+++ DATA FOR THE TASK +++

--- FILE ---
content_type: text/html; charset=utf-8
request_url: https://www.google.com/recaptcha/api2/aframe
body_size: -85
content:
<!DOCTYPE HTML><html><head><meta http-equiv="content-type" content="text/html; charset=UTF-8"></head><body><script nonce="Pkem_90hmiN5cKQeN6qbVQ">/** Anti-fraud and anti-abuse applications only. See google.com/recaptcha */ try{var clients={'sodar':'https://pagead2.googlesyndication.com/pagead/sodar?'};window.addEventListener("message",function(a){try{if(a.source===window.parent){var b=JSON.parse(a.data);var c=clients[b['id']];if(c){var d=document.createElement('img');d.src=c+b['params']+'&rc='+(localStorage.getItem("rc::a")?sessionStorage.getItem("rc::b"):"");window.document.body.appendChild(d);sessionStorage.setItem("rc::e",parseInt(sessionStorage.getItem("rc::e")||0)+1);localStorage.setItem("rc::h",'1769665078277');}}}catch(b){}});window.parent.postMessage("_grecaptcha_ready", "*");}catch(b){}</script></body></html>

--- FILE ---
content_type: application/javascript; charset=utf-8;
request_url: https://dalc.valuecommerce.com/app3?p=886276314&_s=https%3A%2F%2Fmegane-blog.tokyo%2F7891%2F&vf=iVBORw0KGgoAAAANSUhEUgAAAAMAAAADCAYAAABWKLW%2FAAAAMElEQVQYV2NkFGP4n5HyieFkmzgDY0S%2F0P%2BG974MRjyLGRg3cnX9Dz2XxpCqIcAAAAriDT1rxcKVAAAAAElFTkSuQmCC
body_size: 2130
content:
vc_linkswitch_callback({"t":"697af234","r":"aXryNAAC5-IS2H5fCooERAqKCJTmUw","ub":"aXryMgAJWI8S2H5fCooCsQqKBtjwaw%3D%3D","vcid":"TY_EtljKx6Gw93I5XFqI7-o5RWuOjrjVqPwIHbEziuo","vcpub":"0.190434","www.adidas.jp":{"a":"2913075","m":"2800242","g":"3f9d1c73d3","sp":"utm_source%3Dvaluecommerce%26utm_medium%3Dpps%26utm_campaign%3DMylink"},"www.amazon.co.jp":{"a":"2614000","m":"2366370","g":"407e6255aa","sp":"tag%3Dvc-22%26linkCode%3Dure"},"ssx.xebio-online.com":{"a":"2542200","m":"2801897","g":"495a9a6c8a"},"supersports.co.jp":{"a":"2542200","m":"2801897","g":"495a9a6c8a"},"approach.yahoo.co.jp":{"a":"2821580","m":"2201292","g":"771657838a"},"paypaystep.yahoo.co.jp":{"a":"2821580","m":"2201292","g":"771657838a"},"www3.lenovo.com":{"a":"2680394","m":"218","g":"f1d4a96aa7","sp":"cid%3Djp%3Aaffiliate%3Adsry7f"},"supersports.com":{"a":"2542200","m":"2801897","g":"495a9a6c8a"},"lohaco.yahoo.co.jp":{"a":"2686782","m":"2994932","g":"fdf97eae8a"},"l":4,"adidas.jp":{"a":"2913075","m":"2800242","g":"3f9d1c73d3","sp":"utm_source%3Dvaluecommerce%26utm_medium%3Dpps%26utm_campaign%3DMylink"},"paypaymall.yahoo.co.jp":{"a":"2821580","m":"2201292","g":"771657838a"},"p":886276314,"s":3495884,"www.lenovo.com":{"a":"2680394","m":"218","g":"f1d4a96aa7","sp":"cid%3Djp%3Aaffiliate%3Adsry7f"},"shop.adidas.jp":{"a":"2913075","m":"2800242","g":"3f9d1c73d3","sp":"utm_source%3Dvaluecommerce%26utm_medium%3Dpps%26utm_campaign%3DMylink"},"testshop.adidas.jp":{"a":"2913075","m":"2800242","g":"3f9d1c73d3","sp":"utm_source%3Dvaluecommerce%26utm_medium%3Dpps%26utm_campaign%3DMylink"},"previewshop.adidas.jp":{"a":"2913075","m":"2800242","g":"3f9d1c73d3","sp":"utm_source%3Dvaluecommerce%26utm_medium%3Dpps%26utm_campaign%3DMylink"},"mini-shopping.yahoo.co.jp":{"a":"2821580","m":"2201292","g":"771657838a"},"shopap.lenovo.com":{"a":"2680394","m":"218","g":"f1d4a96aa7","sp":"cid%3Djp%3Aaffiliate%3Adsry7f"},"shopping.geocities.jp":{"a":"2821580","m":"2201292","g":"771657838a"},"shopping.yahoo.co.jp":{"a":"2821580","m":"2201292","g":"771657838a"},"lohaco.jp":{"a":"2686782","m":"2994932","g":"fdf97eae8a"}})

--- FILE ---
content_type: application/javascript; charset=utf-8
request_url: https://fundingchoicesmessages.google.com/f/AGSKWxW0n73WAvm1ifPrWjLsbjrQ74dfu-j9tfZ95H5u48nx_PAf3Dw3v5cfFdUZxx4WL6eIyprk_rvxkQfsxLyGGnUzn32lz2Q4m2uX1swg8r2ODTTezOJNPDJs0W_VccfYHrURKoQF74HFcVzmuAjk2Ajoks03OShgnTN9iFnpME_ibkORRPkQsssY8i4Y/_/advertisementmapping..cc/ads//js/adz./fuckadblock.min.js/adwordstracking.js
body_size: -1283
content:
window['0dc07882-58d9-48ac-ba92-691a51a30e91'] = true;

+++

- **TASK INSTRUCTIONS**
Locate the word "recaptcha" in the records and collect each line it appears in.

- **EXERCISE ANSWER**
request_url: https://www.google.com/recaptcha/api2/aframe
<!DOCTYPE HTML><html><head><meta http-equiv="content-type" content="text/html; charset=UTF-8"></head><body><script nonce="Pkem_90hmiN5cKQeN6qbVQ">/** Anti-fraud and anti-abuse applications only. See google.com/recaptcha */ try{var clients={'sodar':'https://pagead2.googlesyndication.com/pagead/sodar?'};window.addEventListener("message",function(a){try{if(a.source===window.parent){var b=JSON.parse(a.data);var c=clients[b['id']];if(c){var d=document.createElement('img');d.src=c+b['params']+'&rc='+(localStorage.getItem("rc::a")?sessionStorage.getItem("rc::b"):"");window.document.body.appendChild(d);sessionStorage.setItem("rc::e",parseInt(sessionStorage.getItem("rc::e")||0)+1);localStorage.setItem("rc::h",'1769665078277');}}}catch(b){}});window.parent.postMessage("_grecaptcha_ready", "*");}catch(b){}</script></body></html>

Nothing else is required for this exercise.